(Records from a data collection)
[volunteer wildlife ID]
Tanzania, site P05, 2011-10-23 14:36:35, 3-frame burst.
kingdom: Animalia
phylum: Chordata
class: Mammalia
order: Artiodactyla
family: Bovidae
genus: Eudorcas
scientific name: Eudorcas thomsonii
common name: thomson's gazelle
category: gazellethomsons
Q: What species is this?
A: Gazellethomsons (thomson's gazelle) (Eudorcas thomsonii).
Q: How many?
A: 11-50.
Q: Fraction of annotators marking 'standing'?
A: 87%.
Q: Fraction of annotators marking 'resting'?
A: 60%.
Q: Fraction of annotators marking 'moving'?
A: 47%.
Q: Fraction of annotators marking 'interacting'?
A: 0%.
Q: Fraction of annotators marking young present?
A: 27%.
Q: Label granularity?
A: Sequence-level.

# [WHAT TO WORK ON]
All that is wanted is a faithful reproduction of the line above with "A: Gazellethomsons (thomson's", the line with "Q: Label granularity?", and every line in between.

# [REPLY TO THE EXERCISE]
A: Gazellethomsons (thomson's gazelle) (Eudorcas thomsonii).
Q: How many?
A: 11-50.
Q: Fraction of annotators marking 'standing'?
A: 87%.
Q: Fraction of annotators marking 'resting'?
A: 60%.
Q: Fraction of annotators marking 'moving'?
A: 47%.
Q: Fraction of annotators marking 'interacting'?
A: 0%.
Q: Fraction of annotators marking young present?
A: 27%.
Q: Label granularity?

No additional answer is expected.